| Text excerpt |
*** Block opens ***

Good health and happiness to you.

77338 · August 26, 2010 at 7:00 PM

Eva, i took your and Chris's advice and had my blood tested late in my cycle on day 21 and i think it made a difference. i have been supplementing sporadically for 3 months, not as much as the doctor prescribed, but my ferritin is up to 28. a couple of years ago when i followed the doctor to a tee (3 pills of 325mg ferrous sulfate spaced throughout the day), i got it up to 24, so i definitely think when you get tested in your cycle is important.

i was wondering whether i was not absorbing nutrients well or maybe my low iron had to do with gut bacteria, but i think none of those apply. as for bacteria, dr. ayers says:

"V, The signs of a healthy gut flora are consistent with bacteria that can convert soluble plant fiber into the bacteria that form the hydrated solids of stools and provide stimulus for the development of the GALT, Th17 and Tregs: normal bowel movements (no constipation), no food intolerances, lack of symptoms of chronic inflammation -- allergies, autoimmune diseases, acne, depression, absence of gut symptoms -- bloat, gas, etc.

Thanks for the questions."

based on this i have healthy gut bacteria.

as for absorption problems, i got my blood test results and for the nutrients potassium, vitamin b12, and magnesium, i am totally normal. i'm even on the upper end of magnesium 5.8 mg/dL (reference range 4.2 -6.8) without ever having supplemented.

so i don't seem to have an absorption problem. i don't have internal gi tract bleeding either.

that leaves me thinking that my hormones are out of whack due to approaching menopause (i'm 45) or some other gynecological issue. i did have a tubal ligation, so that's something else to explore, although i haven't really found anything there.

*** Block closes ***

| Work request 1 |
In the forum post about low iron, what did the writer's ferritin rise to after three months of sporadic supplementing?
| Work request 2 |
Continue the forum post about low iron from its final sentence.

| Items from a data source |

*** Block opens ***

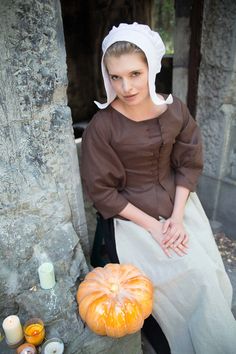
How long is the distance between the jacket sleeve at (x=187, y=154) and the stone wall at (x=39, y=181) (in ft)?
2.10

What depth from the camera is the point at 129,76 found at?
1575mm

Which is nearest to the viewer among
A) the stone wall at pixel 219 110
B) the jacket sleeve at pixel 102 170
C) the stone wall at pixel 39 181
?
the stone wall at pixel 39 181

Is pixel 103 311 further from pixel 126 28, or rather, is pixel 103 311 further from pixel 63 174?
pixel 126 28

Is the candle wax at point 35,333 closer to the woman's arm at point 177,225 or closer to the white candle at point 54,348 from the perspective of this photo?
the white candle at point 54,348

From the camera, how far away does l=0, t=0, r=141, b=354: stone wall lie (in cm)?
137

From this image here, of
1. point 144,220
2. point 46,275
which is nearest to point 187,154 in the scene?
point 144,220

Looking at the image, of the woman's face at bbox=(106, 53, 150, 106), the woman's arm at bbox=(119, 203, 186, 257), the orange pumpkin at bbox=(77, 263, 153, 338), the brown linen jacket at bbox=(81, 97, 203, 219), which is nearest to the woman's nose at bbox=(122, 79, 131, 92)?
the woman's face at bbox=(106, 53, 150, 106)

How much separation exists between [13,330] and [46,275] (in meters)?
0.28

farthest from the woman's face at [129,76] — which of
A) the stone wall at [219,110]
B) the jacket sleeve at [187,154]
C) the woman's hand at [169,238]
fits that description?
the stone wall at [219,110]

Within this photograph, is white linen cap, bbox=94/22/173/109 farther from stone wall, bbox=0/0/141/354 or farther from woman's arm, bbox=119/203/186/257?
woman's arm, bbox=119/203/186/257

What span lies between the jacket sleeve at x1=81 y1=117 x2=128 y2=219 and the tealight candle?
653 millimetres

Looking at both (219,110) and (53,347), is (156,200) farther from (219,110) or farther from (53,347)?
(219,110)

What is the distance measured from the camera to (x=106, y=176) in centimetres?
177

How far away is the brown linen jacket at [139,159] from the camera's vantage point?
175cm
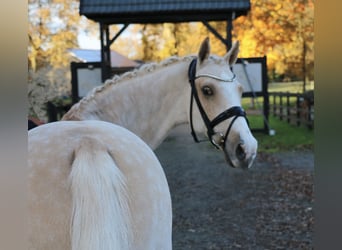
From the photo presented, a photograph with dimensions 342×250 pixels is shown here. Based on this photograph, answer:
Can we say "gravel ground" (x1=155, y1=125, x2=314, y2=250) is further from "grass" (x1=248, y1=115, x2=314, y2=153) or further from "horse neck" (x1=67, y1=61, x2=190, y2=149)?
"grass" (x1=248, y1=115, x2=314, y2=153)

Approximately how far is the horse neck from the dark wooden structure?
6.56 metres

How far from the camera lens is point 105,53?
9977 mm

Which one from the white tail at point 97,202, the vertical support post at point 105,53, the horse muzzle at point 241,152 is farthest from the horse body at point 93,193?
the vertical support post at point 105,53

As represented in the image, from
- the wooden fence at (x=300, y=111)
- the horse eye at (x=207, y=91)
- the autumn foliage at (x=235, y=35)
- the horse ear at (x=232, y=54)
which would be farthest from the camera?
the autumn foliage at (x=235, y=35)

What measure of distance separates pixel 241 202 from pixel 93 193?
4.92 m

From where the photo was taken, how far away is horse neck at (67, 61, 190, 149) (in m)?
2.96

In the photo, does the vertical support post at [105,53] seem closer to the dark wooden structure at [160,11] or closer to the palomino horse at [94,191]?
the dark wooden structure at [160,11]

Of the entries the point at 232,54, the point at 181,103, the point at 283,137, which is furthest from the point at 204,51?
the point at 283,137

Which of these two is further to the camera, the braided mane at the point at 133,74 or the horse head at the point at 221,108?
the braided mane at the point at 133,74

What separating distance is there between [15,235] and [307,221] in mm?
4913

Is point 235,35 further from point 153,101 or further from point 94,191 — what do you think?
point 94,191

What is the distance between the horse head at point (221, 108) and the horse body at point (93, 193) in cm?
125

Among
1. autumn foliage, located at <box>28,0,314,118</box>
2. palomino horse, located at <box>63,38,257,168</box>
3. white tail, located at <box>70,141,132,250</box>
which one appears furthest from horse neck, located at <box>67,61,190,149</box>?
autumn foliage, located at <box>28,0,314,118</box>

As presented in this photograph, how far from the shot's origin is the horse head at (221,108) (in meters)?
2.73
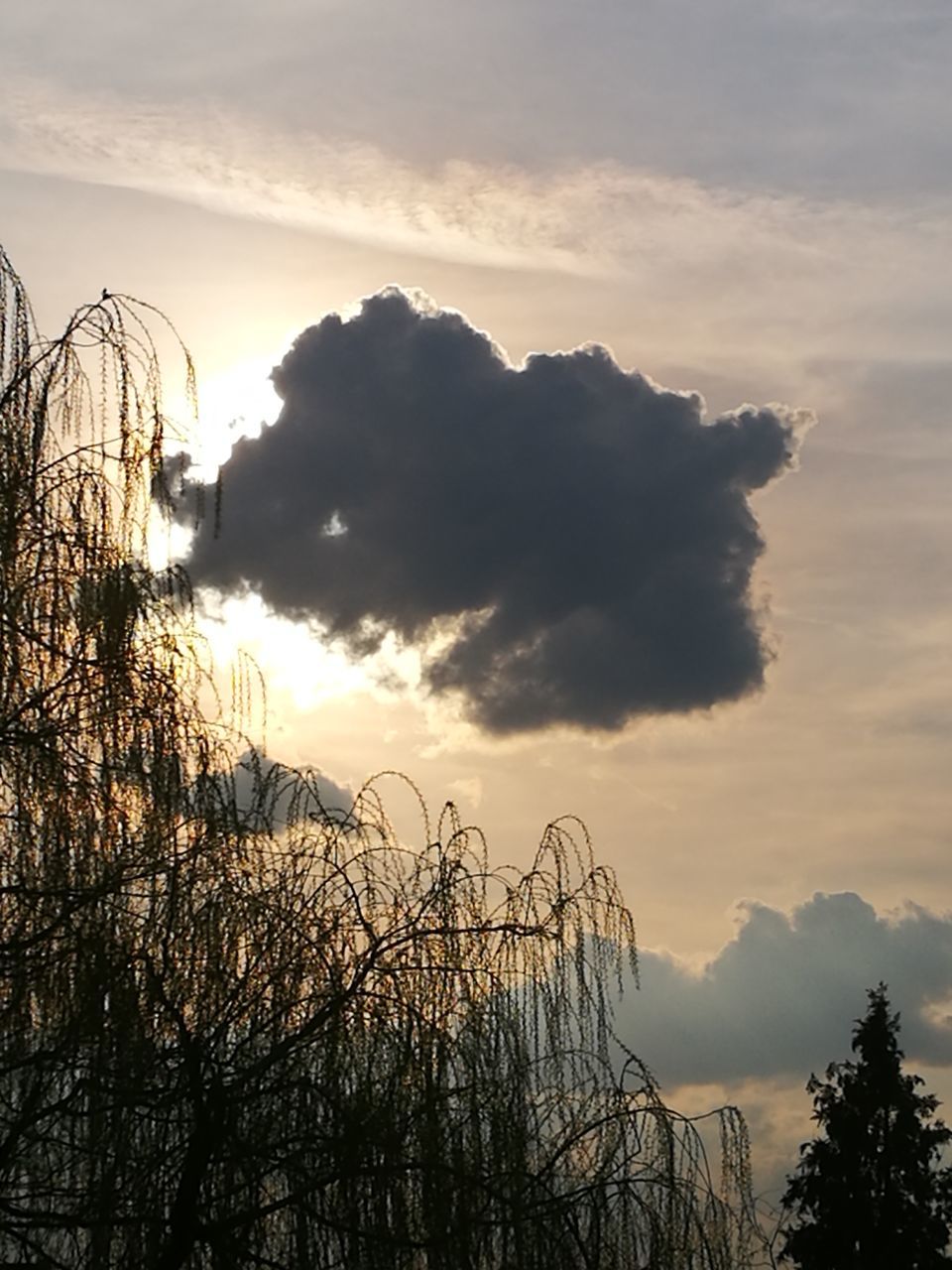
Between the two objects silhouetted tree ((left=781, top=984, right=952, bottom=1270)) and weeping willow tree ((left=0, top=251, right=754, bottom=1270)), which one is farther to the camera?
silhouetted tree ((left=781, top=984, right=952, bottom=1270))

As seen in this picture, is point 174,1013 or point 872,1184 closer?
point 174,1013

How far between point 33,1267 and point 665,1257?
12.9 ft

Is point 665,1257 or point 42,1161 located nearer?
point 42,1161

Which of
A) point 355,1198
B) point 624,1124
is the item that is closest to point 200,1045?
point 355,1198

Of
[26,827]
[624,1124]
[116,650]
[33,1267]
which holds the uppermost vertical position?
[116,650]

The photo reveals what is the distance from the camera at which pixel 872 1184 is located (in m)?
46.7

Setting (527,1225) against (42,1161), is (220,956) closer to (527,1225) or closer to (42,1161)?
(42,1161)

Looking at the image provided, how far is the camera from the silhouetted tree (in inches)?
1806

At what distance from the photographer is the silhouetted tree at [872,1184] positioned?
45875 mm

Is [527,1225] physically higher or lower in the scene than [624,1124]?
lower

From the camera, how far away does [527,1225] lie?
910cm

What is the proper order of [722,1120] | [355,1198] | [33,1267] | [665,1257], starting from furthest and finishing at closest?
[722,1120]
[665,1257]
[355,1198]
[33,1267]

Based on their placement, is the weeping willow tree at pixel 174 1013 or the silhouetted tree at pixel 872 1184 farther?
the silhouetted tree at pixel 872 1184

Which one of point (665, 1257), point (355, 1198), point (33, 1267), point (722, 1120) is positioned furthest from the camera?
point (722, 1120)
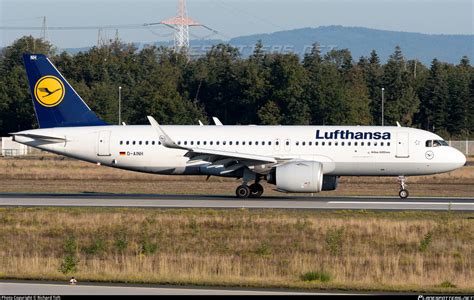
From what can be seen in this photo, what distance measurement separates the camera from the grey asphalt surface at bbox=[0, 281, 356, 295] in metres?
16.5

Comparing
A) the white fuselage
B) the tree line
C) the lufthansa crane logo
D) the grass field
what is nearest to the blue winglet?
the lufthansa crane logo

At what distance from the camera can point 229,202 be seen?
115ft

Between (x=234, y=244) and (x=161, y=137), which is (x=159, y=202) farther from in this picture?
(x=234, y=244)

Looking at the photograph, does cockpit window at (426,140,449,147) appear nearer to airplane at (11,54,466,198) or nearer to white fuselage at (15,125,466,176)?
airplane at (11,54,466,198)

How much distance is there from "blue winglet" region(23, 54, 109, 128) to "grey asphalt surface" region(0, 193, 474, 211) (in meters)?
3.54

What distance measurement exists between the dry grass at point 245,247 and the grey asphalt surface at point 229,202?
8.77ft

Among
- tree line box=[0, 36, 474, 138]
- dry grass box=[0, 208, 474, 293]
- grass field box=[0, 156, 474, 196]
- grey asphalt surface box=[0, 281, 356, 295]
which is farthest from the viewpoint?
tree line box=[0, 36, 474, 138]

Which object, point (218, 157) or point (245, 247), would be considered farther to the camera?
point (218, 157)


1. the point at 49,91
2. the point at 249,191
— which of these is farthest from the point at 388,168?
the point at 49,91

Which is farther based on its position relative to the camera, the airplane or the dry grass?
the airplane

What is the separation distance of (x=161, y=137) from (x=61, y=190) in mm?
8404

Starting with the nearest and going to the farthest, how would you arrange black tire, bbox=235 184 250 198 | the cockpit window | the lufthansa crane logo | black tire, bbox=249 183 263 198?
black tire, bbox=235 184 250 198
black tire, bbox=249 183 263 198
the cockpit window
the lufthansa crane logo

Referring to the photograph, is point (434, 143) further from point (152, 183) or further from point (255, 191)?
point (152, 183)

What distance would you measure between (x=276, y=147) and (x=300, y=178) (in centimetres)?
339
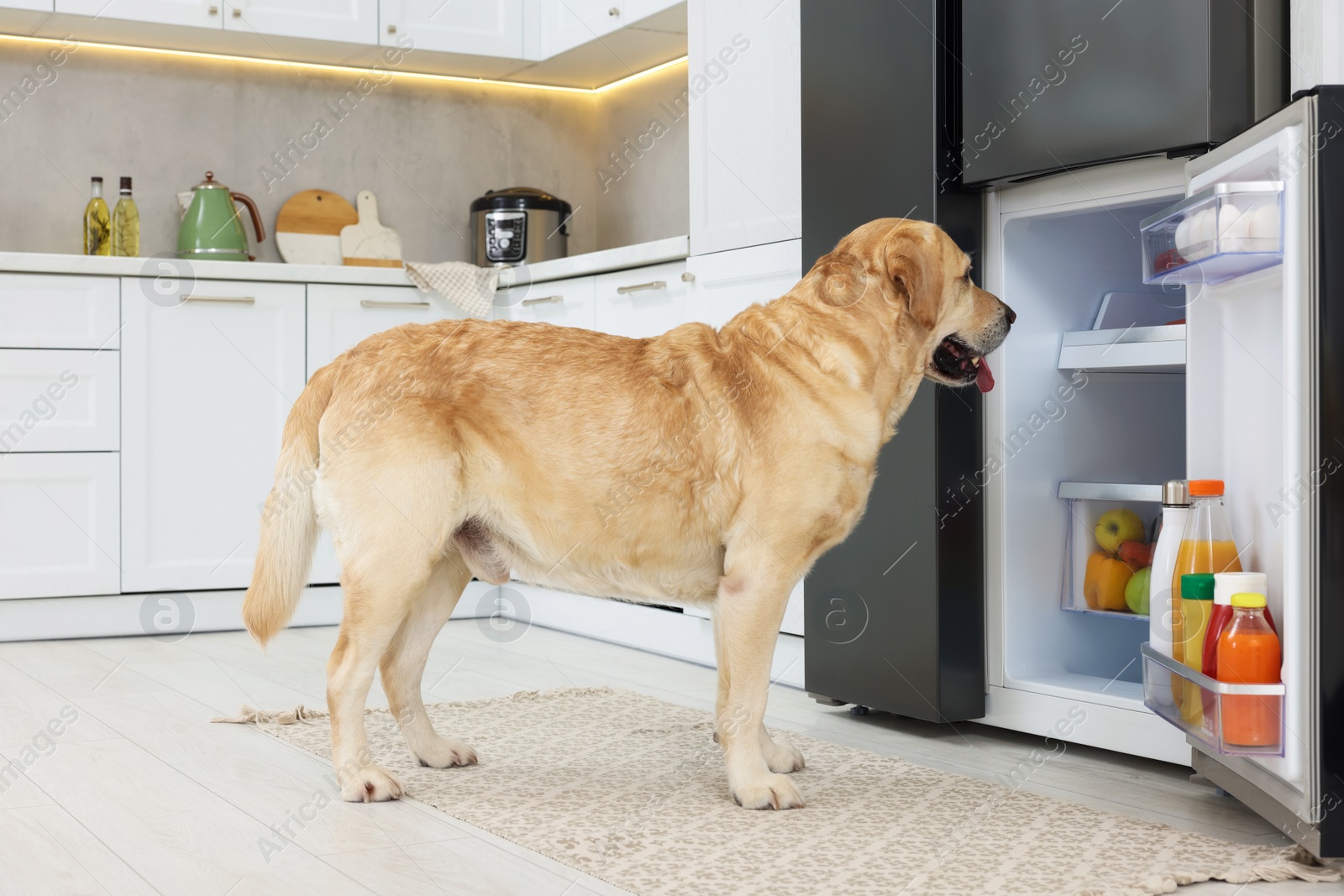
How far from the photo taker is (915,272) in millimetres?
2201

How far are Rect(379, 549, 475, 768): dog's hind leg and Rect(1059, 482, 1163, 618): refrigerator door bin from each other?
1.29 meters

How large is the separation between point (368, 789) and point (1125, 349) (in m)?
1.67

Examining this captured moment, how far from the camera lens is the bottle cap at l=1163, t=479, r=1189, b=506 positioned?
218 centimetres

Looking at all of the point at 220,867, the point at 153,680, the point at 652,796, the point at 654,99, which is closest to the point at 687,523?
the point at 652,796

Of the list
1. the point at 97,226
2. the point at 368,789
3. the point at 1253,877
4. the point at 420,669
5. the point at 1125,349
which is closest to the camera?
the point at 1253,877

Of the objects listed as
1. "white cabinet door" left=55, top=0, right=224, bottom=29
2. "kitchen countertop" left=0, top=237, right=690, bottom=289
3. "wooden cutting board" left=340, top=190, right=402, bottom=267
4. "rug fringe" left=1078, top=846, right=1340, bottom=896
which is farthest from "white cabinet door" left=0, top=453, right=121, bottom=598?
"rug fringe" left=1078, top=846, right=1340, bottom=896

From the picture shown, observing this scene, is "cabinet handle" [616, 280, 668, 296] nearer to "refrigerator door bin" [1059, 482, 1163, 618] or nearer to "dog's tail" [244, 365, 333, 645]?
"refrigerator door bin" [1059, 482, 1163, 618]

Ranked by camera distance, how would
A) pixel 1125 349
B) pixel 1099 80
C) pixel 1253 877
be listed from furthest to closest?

*** Block closes ***

| Task answer 1 |
It rose to 28.

| Task answer 2 |
in any event, i've left my anemia go for 3 years. i have to supplement with iron at this point until i uncover some evidence-based good alternative. i need to research if there are significant difference between iron supplement brands (right now i go to wal-mart for it).

stephen- for men i've read extra iron is not a good idea, so i won't be getting the iron skillet cuz of my husband, but thanks for the suggestion just the same.

20469 · August 26, 2010 at 2:31 PM

Vmary, I was in college at the time, eating SAD and overworking and undersleeping. Since I was poor, I would sometimes do a gig where I would get paid to be a guinea pig for some new drug therapy, usually asthma stuff since it paid really well. Some of the drug trials involved them taking blood and they would often remark that I was anemic or sometimes every really anemic. They didn't give numbers though and I just didn't care-too much other stuff on my mind then. I didn't have money so I just ignored the prob. Later, I would have trouble donating blood because sometimes my numbers were not high enough. I learned to only go to give blood if it was about 2 to 3 weeks since my period. HOwever, by that time, when I was donating blood, I had started to get much more into lowcarb and was eating more meat. I found if I ate a lot of meat and ate healthy, the blood letters told me I had really good red blood cell counts like way at the top of normal, to almost abnormally high. There was a definite correlation between what I was eating and what kind of scores I was getting. However, my numbers still drop right after my period and sometimes if it is the day after, I may not have high enough numbers to be allowed to donate. I don't have heavy periods either and they only last about 3 days, so I suspect this effect might be stronger for heavy bleeders.

77338 · August 26, 2010 at 11:50 AM

EVA, could u give more info about your experience? How old were u when you were anemic? What were your numbers? Did you see a doc for your anemia- what did they say was the cause of the anemia? Why do you decide not to take iron supplements? How long did it take for you to resolve your anemia using paleo? I have learned that some women who have become anemic through heavy periods also have hypothyroidism- so that's what I'm investigating at the moment. At the stopthethyroidmadness.com website people share what has worked for them.

154 · August 26, 2010 at 1:30 AM

you probably know this; Vitamin C rich food.